Young cancer survivors may not understand impact of treatment on future fertility

1. Only 13 percent of female cancer survivors reported feeling informed about fertility preservation options.

2. Up to 62 percent of female cancer survivors surveyed reported unmet information need across a range of fertility topics and unmet need correlated with likelihood of pursuing post cancer treatment fertility preservation.

Evidence Rating Level: 2 (Good)

Study Rundown: More than 60 000 young adults are diagnosed with cancer each year in the United States. Fortunately, medical advancements in chemotherapies and radiation have remarkably improved survival such that the majority of young people diagnosed with cancer are able to survive their disease, but cancer treatments are not without cost. Many chemotherapy and radiation treatments are gonadotoxic and impair fertility. For female young adult cancer patients, there are a number of fertility preservation options available, including egg and embryo freezing that allow these patients to retain the option of having children in the future. However, studies have shown that young survivors often don’t receive the necessary information or recommended specialist follow-up. In this study, researchers surveyed young female cancer survivors to get a better understanding of how informed they felt regarding the impact of their cancer treatment on fertility topics and their fertility preservation options after treatment.

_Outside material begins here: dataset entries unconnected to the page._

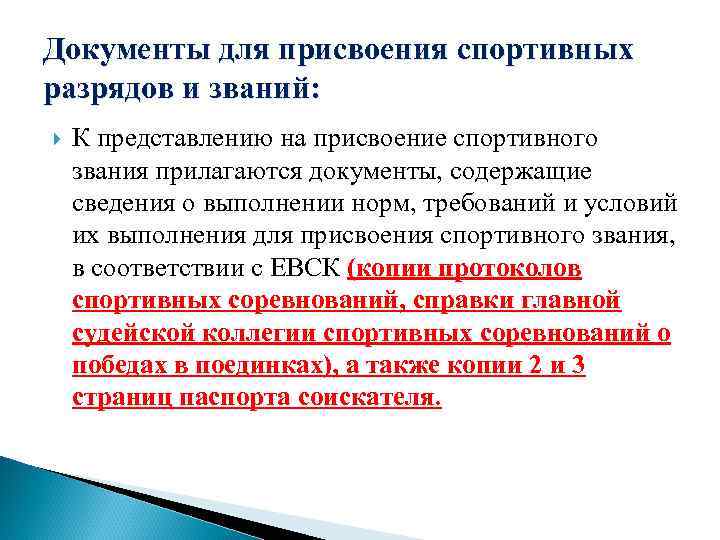 Документы для присвоения спортивных разрядов и званий:

К представлению на присвоение спортивного звания прилагаются документы, содержащие сведения о выполнении норм, требований и условий их выполнения для присвоения спортивного звания, в соответствии с ЕВСК (копии протоколов спортивных соревнований, справки главной судейской коллегии спортивных соревнований о победах в поединках), а также копии 2 и 3 страниц паспорта соискателя.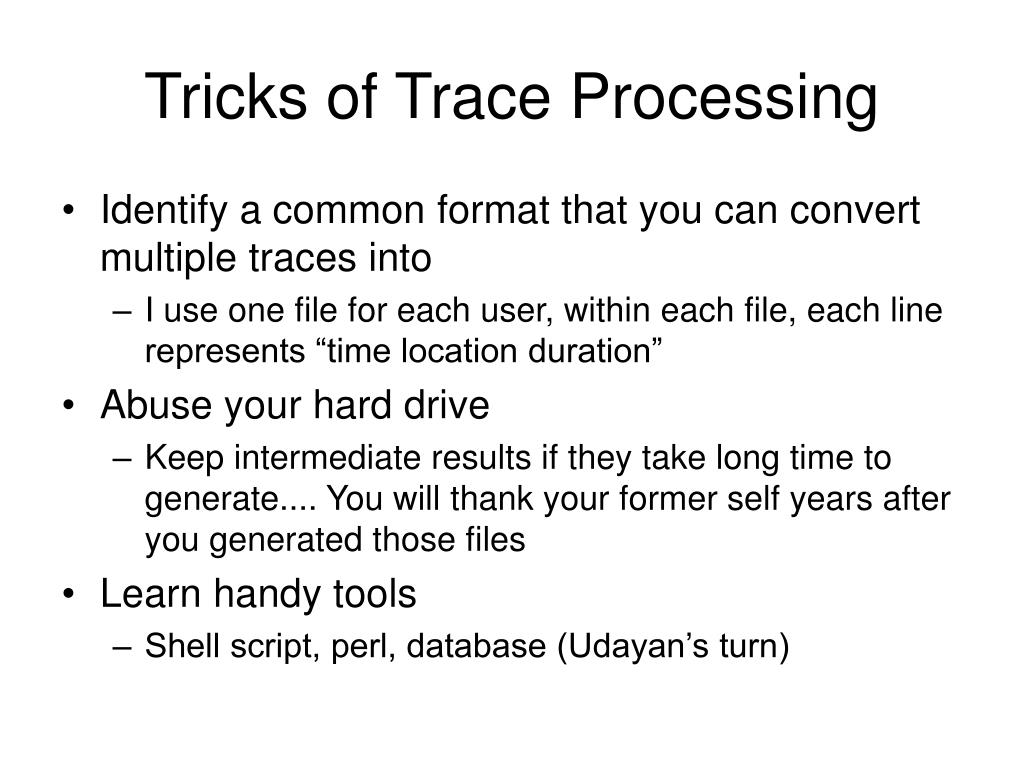 Tricks of Trace Processing

• Identify a common format that you can convert multiple traces into
– I use one file for each user, within each file, each line represents “time location duration”
• Abuse your hard drive
– Keep intermediate results if they take long time to generate.... You will thank your former self years after you generated those files
• Learn handy tools
– Shell script, perl, database (Udayan’s turn)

Nearly two-thirds of women surveyed felt they needed to know more about their fertility and only 13% felt fully informed about their fertility preservation options. Greater unmet need correlated with higher levels of decisional conflict regarding future fertility preservation. This is the first study to examine decisional conflict in young female survivors in such a situation. Additional strengths of this study included the use of the validated Decisional Conflict Scale. Study participants were recruited online on young cancer advocacy social media sites, which may limit the generalizability of the cohort. Moreover, the surveys were anonymous, so validation using medical records was not feasible. Future studies might use a similar survey in pre-treatment patients as well to assess changes in fertility understanding before and after their initial consult appointments.

Click to read the study in Cancer

Relevant Reading: The importance of assessing priorities of reproductive health concerns among adolescent and young adult patients with cancer

In-Depth [cross-sectional survey]: The study cohort included 346 female survivors of cancer, ages 18-35 years old, who were free of disease and had successfully completed treatment. Participants completed an online survey asking whether they had sufficient information regarding risk of infertility and menopause, assessing fertility status, fertility preservation, and alternative family-building. The survey also included two validated instruments: the Reproductive Concerns After Cancer Scale and the Decisional Conflict Scale.

Participants were on average 4.9 years from treatment. The minority of participants (16%) underwent pretreatment fertility preservation. Among patients who did not previously undergo fertility preservation and desire to preserve option for future fertility (n=179), 43-62% reported insufficient information about their fertility potential. Only 13% of participants reported feeling informed about fertility preservation options; the most commonly reported concerns were regarding fertility potential and the health of future offspring. In multiple regression analysis, greater unmet need correlated with higher levels of decisional conflict about post-treatment fertility preservation (β: 0.43, p < 0.001).